> [EXERCISE INSTRUCTIONS]:
Locate every line in the material below that contains the word "fingers", and copy each such line.

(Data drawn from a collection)
☆ ☆ ☆ ☆ ☆
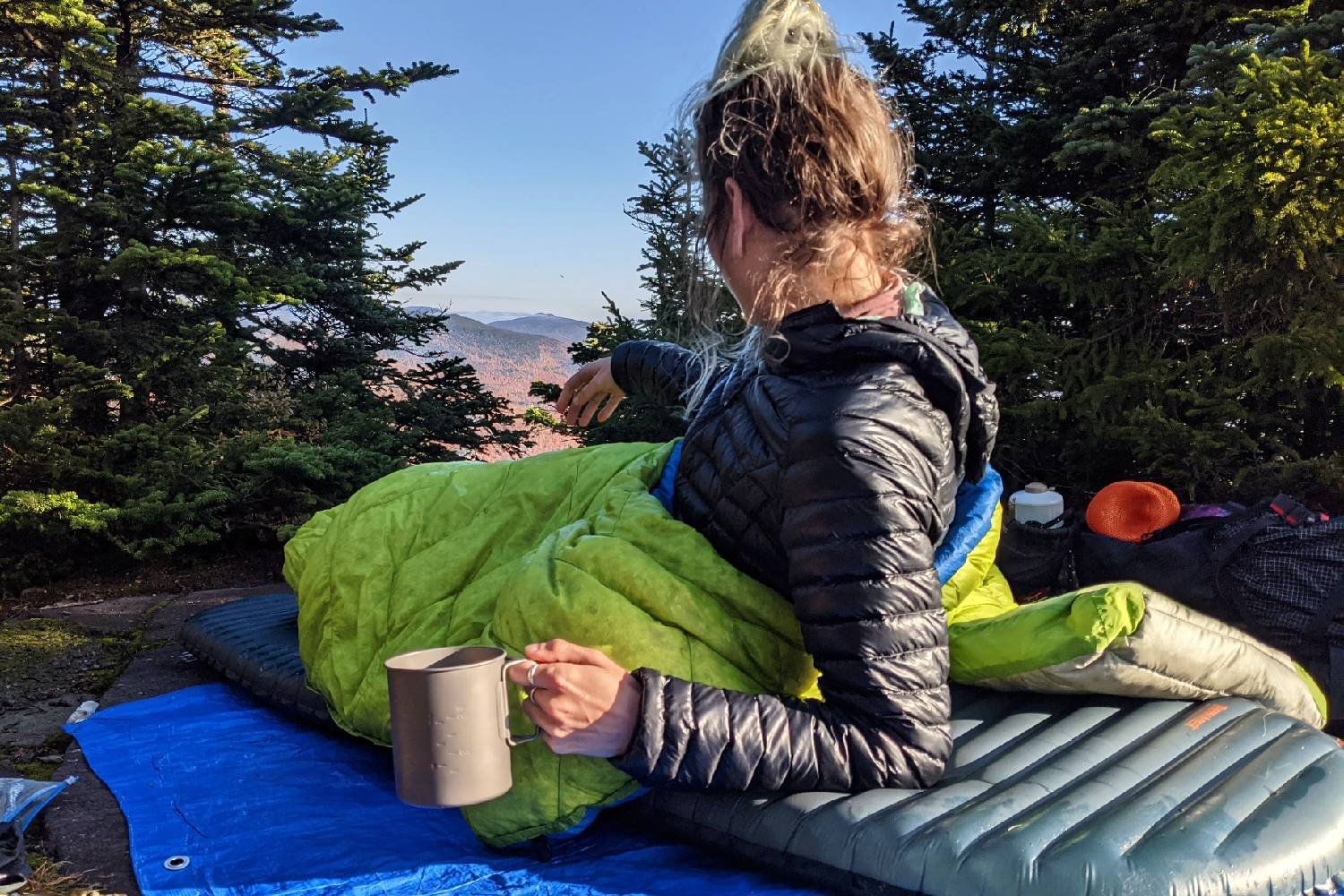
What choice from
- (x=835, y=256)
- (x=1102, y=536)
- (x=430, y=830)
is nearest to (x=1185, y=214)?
(x=1102, y=536)

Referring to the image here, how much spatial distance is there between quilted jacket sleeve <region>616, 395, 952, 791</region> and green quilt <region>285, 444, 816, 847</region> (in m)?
0.20

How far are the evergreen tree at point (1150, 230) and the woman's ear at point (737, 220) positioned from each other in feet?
8.55

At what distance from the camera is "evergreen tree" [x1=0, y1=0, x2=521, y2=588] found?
4.81 m

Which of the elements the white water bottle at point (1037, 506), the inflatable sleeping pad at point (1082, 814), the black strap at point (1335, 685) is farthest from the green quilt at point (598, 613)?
the white water bottle at point (1037, 506)

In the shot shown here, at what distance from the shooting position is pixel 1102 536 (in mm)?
3346

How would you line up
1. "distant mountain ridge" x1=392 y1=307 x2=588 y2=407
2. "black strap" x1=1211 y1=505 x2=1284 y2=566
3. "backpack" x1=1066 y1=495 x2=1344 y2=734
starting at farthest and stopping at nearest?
"distant mountain ridge" x1=392 y1=307 x2=588 y2=407
"black strap" x1=1211 y1=505 x2=1284 y2=566
"backpack" x1=1066 y1=495 x2=1344 y2=734

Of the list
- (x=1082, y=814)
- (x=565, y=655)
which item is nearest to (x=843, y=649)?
(x=565, y=655)

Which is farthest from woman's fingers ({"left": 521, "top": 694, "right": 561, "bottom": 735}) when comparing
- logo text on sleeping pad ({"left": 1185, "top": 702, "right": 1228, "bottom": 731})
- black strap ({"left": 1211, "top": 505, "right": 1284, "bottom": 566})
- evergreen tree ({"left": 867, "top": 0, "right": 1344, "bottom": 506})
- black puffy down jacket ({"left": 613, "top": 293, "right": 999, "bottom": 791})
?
evergreen tree ({"left": 867, "top": 0, "right": 1344, "bottom": 506})

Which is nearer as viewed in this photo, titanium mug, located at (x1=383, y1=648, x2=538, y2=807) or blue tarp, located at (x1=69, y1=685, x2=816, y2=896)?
titanium mug, located at (x1=383, y1=648, x2=538, y2=807)

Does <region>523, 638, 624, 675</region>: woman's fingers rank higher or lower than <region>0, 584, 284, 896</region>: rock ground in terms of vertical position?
higher

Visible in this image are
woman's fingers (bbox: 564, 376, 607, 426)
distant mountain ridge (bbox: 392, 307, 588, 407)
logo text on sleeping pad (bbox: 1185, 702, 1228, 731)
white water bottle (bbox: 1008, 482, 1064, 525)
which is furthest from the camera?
distant mountain ridge (bbox: 392, 307, 588, 407)

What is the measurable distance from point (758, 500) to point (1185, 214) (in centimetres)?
287

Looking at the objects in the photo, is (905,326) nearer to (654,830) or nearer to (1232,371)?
(654,830)

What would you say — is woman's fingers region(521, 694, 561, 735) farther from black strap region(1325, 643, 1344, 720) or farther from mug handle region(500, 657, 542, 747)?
black strap region(1325, 643, 1344, 720)
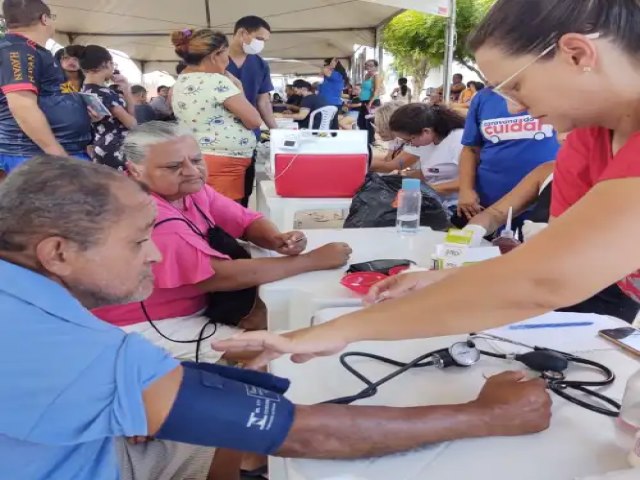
☆ ☆ ☆ ☆ ☆
> [ANSWER IN FULL]:
Which is farthest from woman's fingers ({"left": 521, "top": 694, "right": 561, "bottom": 735}) when comparing
Does <region>523, 638, 624, 675</region>: woman's fingers rank higher or lower than <region>0, 584, 284, 896</region>: rock ground in terms of vertical position?
woman's fingers (bbox: 564, 376, 607, 426)
What would you say — is woman's fingers region(521, 694, 561, 735) farther from black strap region(1325, 643, 1344, 720) or farther from mug handle region(500, 657, 542, 747)?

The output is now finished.